Seize organisations exclusivement partagées entre l'Europe et l'Amérique, qui auront vu depuis 1930, date de la première célébration, des changements considérables. En Uruguay devant 547 000 spectateurs, durant 18 jours, 13 nations avaient disputé 18 matches, pour savoir qui enlèverait le fameux trophée créé par Abel Lafleur, orfèvre français. En cette veille de XXIe siècle, 32 nations convoiteront en France la Coupe nouvelle version. Nouvelle version, car la première est devenue la propriété du Brésil, après son troisième succès en 1970 au Mexique. Le modèle moderne, dû au ciseau de l'Italien Silvio Gazzanigga, sera briguée en 1998, par la France et le Brésil, qualifiés d'office, le premier en tant qu'organisateur, le second comme champion sortant, et par 30 nations sélectionnées parmi 150 - un record - après éliminatoires.


Seconde Coupe du Monde (1974 - ...)
par Silvio Gazzanigga.

Des 16 pays en phase finale de 1962 à 1978, puis des 24 de 1982 à 1994, on est passé à 32. Un record, qui nécessitera 64 matches en 33 jours. Du bonheur pour plus de 2 millions de spectateurs qui garniront les deux stades franciliens (Paris-Parc des Princes ; Stade de France de Saint-Denis), et les huit stades provinciaux (Bordeaux, Lens, Lyon, Marseille, Montpellier, Nantes, Saint-Étienne, Toulouse).

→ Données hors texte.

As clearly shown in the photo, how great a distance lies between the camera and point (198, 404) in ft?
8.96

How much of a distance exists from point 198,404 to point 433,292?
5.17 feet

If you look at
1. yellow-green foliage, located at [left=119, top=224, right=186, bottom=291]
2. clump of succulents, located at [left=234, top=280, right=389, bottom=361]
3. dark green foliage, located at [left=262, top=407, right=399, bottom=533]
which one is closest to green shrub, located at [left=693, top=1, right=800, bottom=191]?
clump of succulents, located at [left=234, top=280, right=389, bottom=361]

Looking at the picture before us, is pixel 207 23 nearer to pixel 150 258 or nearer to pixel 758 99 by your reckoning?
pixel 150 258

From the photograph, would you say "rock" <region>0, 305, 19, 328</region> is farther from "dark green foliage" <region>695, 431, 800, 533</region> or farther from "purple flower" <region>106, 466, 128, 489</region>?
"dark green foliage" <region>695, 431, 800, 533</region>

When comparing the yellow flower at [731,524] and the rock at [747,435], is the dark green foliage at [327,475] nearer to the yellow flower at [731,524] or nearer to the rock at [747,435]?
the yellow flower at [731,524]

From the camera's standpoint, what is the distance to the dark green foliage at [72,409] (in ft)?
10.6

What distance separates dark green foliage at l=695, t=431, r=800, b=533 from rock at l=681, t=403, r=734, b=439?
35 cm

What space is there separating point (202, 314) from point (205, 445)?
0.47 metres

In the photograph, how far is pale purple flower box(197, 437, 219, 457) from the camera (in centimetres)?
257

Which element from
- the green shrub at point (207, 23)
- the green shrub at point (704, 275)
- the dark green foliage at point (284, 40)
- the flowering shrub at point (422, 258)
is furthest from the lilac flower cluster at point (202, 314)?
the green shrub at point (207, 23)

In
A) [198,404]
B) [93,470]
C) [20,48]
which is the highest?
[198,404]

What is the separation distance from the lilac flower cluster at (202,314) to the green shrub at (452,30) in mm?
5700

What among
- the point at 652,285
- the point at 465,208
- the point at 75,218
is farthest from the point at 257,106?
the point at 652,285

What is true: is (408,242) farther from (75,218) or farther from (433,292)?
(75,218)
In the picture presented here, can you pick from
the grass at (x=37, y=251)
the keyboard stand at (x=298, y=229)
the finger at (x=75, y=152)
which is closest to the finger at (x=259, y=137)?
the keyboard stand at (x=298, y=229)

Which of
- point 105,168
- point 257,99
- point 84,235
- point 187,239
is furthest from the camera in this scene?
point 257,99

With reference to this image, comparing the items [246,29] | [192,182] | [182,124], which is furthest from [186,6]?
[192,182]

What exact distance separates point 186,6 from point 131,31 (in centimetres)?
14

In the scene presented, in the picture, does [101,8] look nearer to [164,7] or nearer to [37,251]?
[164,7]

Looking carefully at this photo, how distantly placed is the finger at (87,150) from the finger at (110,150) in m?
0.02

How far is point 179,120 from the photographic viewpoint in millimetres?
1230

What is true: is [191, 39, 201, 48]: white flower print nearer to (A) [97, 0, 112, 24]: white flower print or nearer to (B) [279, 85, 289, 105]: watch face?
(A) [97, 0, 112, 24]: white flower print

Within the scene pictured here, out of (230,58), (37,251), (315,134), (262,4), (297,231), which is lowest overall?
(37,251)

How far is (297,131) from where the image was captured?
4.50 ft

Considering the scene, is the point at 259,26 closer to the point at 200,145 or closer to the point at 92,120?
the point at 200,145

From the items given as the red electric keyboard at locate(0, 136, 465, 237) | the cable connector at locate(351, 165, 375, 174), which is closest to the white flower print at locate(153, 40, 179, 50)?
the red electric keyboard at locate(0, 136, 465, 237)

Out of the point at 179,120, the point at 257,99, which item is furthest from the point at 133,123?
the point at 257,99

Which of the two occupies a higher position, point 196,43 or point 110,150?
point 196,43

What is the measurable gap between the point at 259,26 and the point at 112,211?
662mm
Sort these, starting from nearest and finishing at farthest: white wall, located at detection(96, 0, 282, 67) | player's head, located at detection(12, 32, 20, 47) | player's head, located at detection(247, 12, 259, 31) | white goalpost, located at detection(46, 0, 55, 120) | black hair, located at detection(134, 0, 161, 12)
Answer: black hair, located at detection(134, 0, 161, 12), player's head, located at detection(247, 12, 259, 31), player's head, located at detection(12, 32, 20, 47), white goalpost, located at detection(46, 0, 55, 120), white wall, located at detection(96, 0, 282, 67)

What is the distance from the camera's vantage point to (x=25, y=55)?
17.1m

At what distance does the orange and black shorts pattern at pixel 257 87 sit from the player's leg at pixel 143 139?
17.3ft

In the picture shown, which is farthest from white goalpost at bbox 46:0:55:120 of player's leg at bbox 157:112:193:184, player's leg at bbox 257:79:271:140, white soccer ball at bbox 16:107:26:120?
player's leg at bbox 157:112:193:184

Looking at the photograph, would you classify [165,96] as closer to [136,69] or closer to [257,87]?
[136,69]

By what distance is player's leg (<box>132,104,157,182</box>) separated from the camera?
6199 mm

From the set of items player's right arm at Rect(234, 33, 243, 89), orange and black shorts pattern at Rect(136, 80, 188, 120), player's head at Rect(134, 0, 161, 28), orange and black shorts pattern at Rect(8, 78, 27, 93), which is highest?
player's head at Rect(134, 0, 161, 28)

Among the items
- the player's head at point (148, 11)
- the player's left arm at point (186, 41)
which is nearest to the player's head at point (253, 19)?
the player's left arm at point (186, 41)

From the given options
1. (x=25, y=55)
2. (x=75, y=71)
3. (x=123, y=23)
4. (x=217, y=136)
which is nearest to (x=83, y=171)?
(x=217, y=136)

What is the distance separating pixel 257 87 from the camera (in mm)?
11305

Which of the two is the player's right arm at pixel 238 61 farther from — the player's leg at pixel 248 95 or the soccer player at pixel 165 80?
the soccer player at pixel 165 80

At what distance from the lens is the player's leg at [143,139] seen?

Consolation : si le record de 3 567 415 spectateurs établi aux États-Unis en 1994 avec plusieurs stades « géants », ne sera pas battu, celui des téléspectateurs devrait être pulvérisé, les 32 finalistes représentant déjà à eux seuls un potentiel d'un milliard trois cents millions d'habitants. Qui plus est, dans la mesure où l'Océanie aura un ambassadeur, l'Asie trois, l'Amérique huit, l'Afrique cinq et l'Europe quinze, tous les petits écrans des cinq continents devraient fonctionner durant plus d'un mois. Dirigée par Michel Platini et Fernand Sastre, cette édition du plus grand événement sportif planétaire avec les Jeux Olympiques - qui sera d'ailleurs disputé pour la première fois par le Japon, l'Afrique du Sud, la Jamaïque et la Croatie - a impliqué la création d'un stade pouvant accueillir 80 000 spectateurs, assis et couverts, car la France en était dépourvue. D'abord envisagé à Melun-Sénart, à 35 km de Paris, il a finalement été construit à Saint-Denis, aux portes même de la capitale.

Signé par les architectes Macary, Zublena, Regembal et Constantini, le Stade de France a mobilisé 1 600 ouvriers pendant 30 mois, et coûté 2,672 milliards de francs, son toit culmine à 46 mètres, et, au besoin, on l'évacue en huit minutes. Le coup d'envoi y sera donné le mercredi 10 juin, dans l'après-midi, et la finale jouée le dimanche 12 juillet à 21 heures. Tous les regards de la planète convergeront alors vers ce coin de France, où il y a cent ans, une poignée de spectateurs assistaient à la victoire du Standard Athlétic Club en Championnat de France. « Le football, intelligence en mouvement » selon André Maurois, se mettait en route. Il devait si bien conquérir le monde, qu'en 2002, Corée du Nord et Japon, un symbole, organiseront conjointement la 17e Coupe du Monde.